Que l’on travaille en institution ou en privé, nous accueillons soit comme intervenant ou psychothérapeute des personnes qui se confrontent à elles-mêmes et qui ont l’impression de ne pas être capables de résoudre leurs problèmes.
Serions-nous différents ? Sommes-nous épargnés par les problèmes ? Non ! Il suffit de voir comme nous sommes conformistes, ancrés dans des habitudes sécurisantes, souvent par peur du jugement d’autrui. Or précisément, c’est dans la rencontre avec l’autre que l’on se révèle combien on est répétitif, prisonnier de ses habitudes ou au contraire audacieux, créatif, cherchant des issues. Bien sûr, nos attitudes sont intimement liées au modèle relationnel des personnes que nous rencontrons. Et a priori, le modèle paraît peu stimulant. Mais détrompez-vous, si le modèle nous paralyse, il est très intéressant. C’est une aubaine pour nous interroger pour nous avec eux.

Cette rencontre à plus d’un titre est privilégiée. D’abord, parce que les consultants se sont mis au travail depuis souvent très longtemps pour tenter d’apporter des améliorations à leurs conditions ensuite, parce que le recours à la consultation psychothérapeutique est une convocation de mise au travail pour eux et nous. Et c’est une rencontre privilégiée en raison de son contenu intime, sincère, à la recherche d’une amélioration d’eux-mêmes.
Comment pouvons-nous exploiter cette richesse ? Comment pouvons-nous la mettre au profit de notre propre développement ?

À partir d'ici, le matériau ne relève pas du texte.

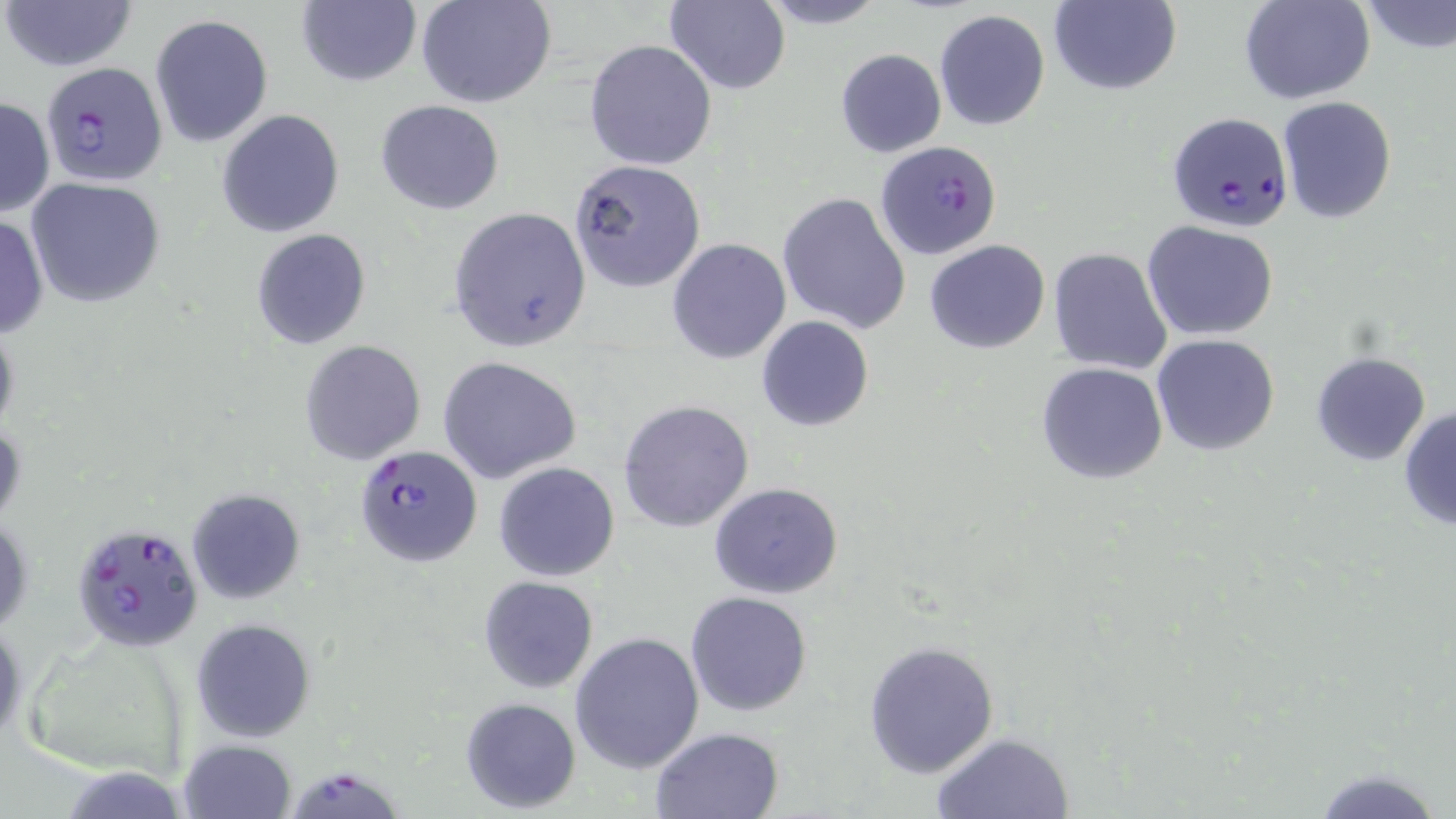
Summary:
  - Coordinate format: approximate bounding boxes as [x1, y1, x2, y2] in pixels
  - Uninfected red blood cell locations: [2, 0, 137, 72], [296, 0, 421, 88], [417, 0, 556, 108], [664, 0, 789, 95], [752, 0, 892, 29], [1047, 0, 1182, 96], [1239, 0, 1375, 105], [1358, 1, 1456, 54], [934, 9, 1051, 131], [150, 14, 273, 148], [584, 38, 717, 172], [835, 48, 946, 157], [1276, 96, 1397, 223], [0, 97, 54, 219], [376, 99, 505, 214], [216, 109, 346, 237], [569, 159, 707, 292], [25, 178, 166, 307], [777, 192, 912, 333], [448, 206, 591, 351], [0, 215, 48, 338], [1141, 221, 1279, 340], [250, 228, 373, 351], [667, 238, 792, 363], [924, 238, 1051, 354], [1048, 247, 1173, 376], [0, 315, 20, 445], [756, 315, 873, 430], [1151, 334, 1281, 456], [299, 339, 424, 465], [1310, 352, 1431, 465], [437, 356, 585, 485], [1035, 363, 1169, 484], [618, 400, 754, 532], [1397, 406, 1456, 531], [493, 461, 620, 582], [708, 482, 845, 600], [185, 487, 305, 604], [1, 511, 33, 637], [478, 576, 598, 693], [686, 590, 814, 716], [0, 616, 25, 750], [189, 619, 315, 742], [570, 631, 704, 774], [864, 640, 1001, 777], [460, 697, 581, 811], [649, 726, 783, 818], [931, 732, 1073, 817], [177, 739, 297, 819], [1308, 765, 1443, 819]
  - Plasmodium falciparum-infected red blood cell locations: [42, 64, 169, 187], [1165, 111, 1293, 234], [876, 141, 999, 262], [355, 444, 483, 568], [76, 525, 198, 649], [282, 763, 405, 819]
  - Slide-level diagnosis: Plasmodium falciparum
  - Stain: May-Grünwald-Giemsa
  - Preparation: thin blood film
  - Modality: light microscopy
  - Field of view: single
  - Magnification: 1000x
  - Image size: 1456×819 pixels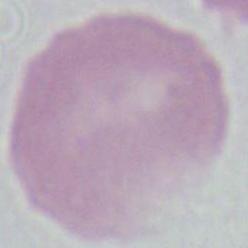
Summary:
  - Modality: micrograph
  - Identification: erythrocyte
  - Magnification: 1000x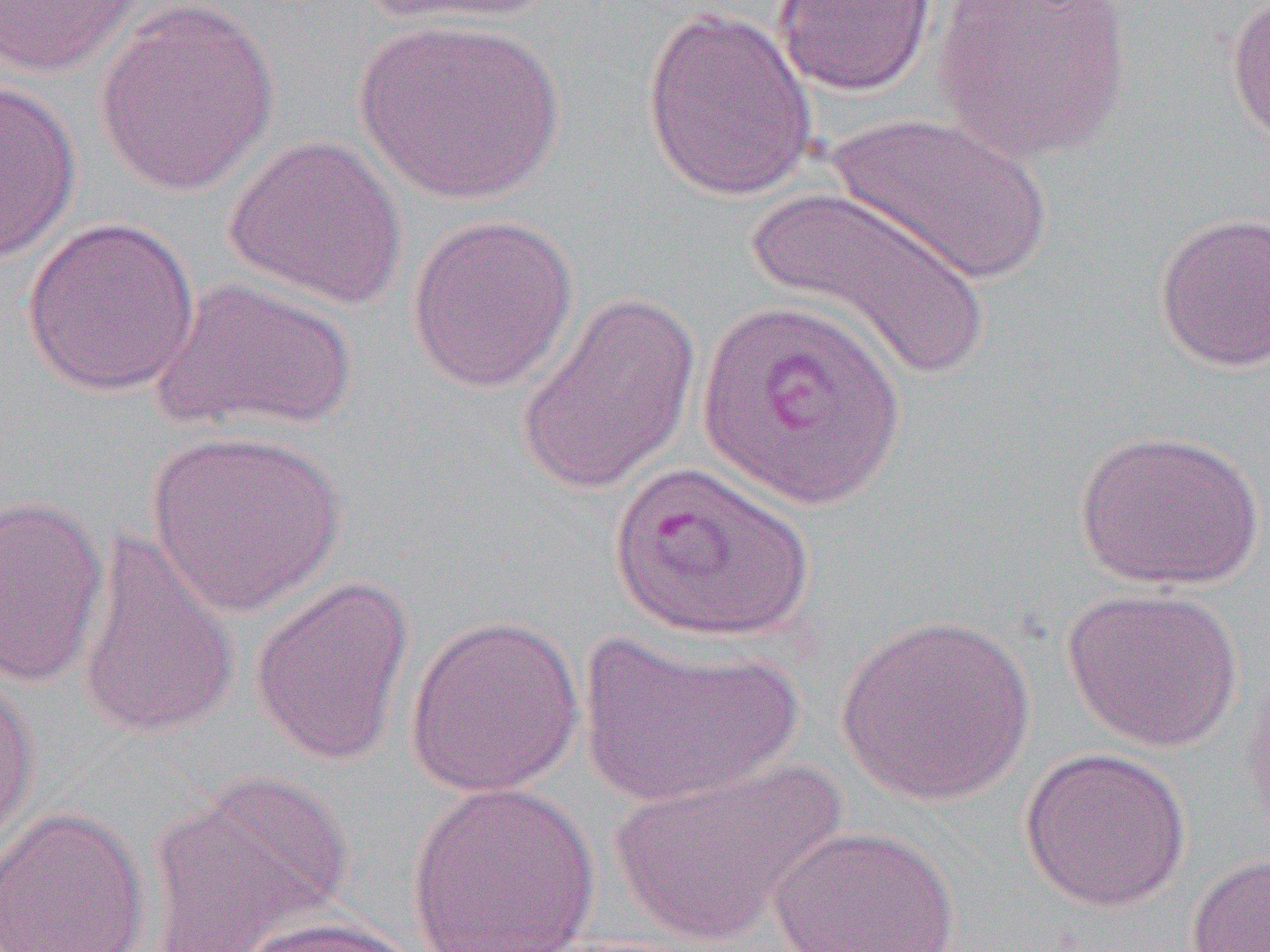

Certains en feront des recherches, d’autres des théories. Notre ambition est plus simple, nous espérons seulement nous en rendre bénéficiaires et partager ce bénéfice avec d’autres. Un peu comme si ces rencontres allaient stimuler notre besoin de nous rendre plus libres, plus rebelles dans notre besoin d’ouverture et moins conformiste.

Le modèle de la consultation psychothérapeutique

Le psychothérapeute identifie les symptômes psychiques comme des combats pour résoudre un contexte difficile. Il est pris dans la chorégraphie que lui propose le système consultant. Notre présence nous lie aux interactions et nous ne disons pas à l’autre ce qu’il doit faire ou ne pas faire, mais nous nous interrogeons sur notre façon d’interagir avec lui. Sachant que ce que nous avons « subjectivement » sélectionné de son récit nous concerne aussi. Notre regard sur nous permettra d’identifier la responsabilité que nous portons sur la description de nos observations et de chercher à nous clarifier sur nous-mêmes. Si cette clarification nous permet d’avancer, elle fera, par le reflet de nos questionnements, progresser l’autre.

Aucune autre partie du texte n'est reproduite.